* **PROBLEM**:
Copy each entry below exactly as it reads.
SOURCE MATERIAL below:
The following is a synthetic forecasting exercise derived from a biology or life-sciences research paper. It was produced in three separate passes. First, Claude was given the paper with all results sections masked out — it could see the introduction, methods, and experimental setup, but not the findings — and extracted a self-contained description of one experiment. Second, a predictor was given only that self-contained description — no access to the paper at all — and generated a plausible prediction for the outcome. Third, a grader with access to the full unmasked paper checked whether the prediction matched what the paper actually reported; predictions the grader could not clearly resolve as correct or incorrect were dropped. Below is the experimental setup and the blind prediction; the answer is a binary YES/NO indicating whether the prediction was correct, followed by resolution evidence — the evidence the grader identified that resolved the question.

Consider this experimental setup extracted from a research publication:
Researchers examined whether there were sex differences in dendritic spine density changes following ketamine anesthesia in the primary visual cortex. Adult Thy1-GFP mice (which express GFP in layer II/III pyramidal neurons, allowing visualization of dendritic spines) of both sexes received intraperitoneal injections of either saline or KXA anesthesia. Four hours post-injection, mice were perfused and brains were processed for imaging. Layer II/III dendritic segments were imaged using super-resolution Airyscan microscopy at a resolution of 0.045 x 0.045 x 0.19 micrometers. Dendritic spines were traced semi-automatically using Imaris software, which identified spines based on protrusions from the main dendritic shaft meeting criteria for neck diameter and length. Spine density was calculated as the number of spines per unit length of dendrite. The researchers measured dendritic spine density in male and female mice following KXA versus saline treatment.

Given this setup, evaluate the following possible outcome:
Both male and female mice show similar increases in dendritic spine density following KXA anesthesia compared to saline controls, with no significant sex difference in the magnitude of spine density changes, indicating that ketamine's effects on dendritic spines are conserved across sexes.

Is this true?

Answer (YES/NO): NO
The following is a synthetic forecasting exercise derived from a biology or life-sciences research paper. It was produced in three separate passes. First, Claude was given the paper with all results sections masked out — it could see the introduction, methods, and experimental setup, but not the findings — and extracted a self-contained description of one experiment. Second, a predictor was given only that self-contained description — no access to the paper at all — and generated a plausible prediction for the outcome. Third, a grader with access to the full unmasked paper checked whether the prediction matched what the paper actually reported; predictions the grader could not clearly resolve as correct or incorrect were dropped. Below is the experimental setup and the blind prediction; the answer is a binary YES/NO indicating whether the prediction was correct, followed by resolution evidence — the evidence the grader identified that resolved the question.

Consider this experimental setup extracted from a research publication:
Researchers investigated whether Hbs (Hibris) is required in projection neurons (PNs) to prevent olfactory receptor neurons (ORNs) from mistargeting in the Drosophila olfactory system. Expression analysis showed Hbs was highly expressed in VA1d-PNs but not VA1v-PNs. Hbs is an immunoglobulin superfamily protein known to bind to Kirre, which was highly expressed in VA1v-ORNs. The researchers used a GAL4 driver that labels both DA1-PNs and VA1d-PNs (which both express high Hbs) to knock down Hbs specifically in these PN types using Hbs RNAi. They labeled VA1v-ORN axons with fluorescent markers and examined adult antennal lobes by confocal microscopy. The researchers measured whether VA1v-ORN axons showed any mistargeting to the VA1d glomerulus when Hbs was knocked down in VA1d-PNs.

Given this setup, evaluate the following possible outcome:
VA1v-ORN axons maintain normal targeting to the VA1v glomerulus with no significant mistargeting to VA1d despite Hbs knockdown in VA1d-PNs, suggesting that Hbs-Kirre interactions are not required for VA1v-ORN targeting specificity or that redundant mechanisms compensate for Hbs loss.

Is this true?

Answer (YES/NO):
End of SOURCE MATERIAL.
* **REPLY**:
The following is a synthetic forecasting exercise derived from a biology or life-sciences research paper. It was produced in three separate passes. First, Claude was given the paper with all results sections masked out — it could see the introduction, methods, and experimental setup, but not the findings — and extracted a self-contained description of one experiment. Second, a predictor was given only that self-contained description — no access to the paper at all — and generated a plausible prediction for the outcome. Third, a grader with access to the full unmasked paper checked whether the prediction matched what the paper actually reported; predictions the grader could not clearly resolve as correct or incorrect were dropped. Below is the experimental setup and the blind prediction; the answer is a binary YES/NO indicating whether the prediction was correct, followed by resolution evidence — the evidence the grader identified that resolved the question.

Consider this experimental setup extracted from a research publication:
Researchers examined whether there were sex differences in dendritic spine density changes following ketamine anesthesia in the primary visual cortex. Adult Thy1-GFP mice (which express GFP in layer II/III pyramidal neurons, allowing visualization of dendritic spines) of both sexes received intraperitoneal injections of either saline or KXA anesthesia. Four hours post-injection, mice were perfused and brains were processed for imaging. Layer II/III dendritic segments were imaged using super-resolution Airyscan microscopy at a resolution of 0.045 x 0.045 x 0.19 micrometers. Dendritic spines were traced semi-automatically using Imaris software, which identified spines based on protrusions from the main dendritic shaft meeting criteria for neck diameter and length. Spine density was calculated as the number of spines per unit length of dendrite. The researchers measured dendritic spine density in male and female mice following KXA versus saline treatment.

Given this setup, evaluate the following possible outcome:
Both male and female mice show similar increases in dendritic spine density following KXA anesthesia compared to saline controls, with no significant sex difference in the magnitude of spine density changes, indicating that ketamine's effects on dendritic spines are conserved across sexes.

Is this true?

Answer (YES/NO): NO
The following is a synthetic forecasting exercise derived from a biology or life-sciences research paper. It was produced in three separate passes. First, Claude was given the paper with all results sections masked out — it could see the introduction, methods, and experimental setup, but not the findings — and extracted a self-contained description of one experiment. Second, a predictor was given only that self-contained description — no access to the paper at all — and generated a plausible prediction for the outcome. Third, a grader with access to the full unmasked paper checked whether the prediction matched what the paper actually reported; predictions the grader could not clearly resolve as correct or incorrect were dropped. Below is the experimental setup and the blind prediction; the answer is a binary YES/NO indicating whether the prediction was correct, followed by resolution evidence — the evidence the grader identified that resolved the question.

Consider this experimental setup extracted from a research publication:
Researchers investigated whether Hbs (Hibris) is required in projection neurons (PNs) to prevent olfactory receptor neurons (ORNs) from mistargeting in the Drosophila olfactory system. Expression analysis showed Hbs was highly expressed in VA1d-PNs but not VA1v-PNs. Hbs is an immunoglobulin superfamily protein known to bind to Kirre, which was highly expressed in VA1v-ORNs. The researchers used a GAL4 driver that labels both DA1-PNs and VA1d-PNs (which both express high Hbs) to knock down Hbs specifically in these PN types using Hbs RNAi. They labeled VA1v-ORN axons with fluorescent markers and examined adult antennal lobes by confocal microscopy. The researchers measured whether VA1v-ORN axons showed any mistargeting to the VA1d glomerulus when Hbs was knocked down in VA1d-PNs.

Given this setup, evaluate the following possible outcome:
VA1v-ORN axons maintain normal targeting to the VA1v glomerulus with no significant mistargeting to VA1d despite Hbs knockdown in VA1d-PNs, suggesting that Hbs-Kirre interactions are not required for VA1v-ORN targeting specificity or that redundant mechanisms compensate for Hbs loss.

Is this true?

Answer (YES/NO):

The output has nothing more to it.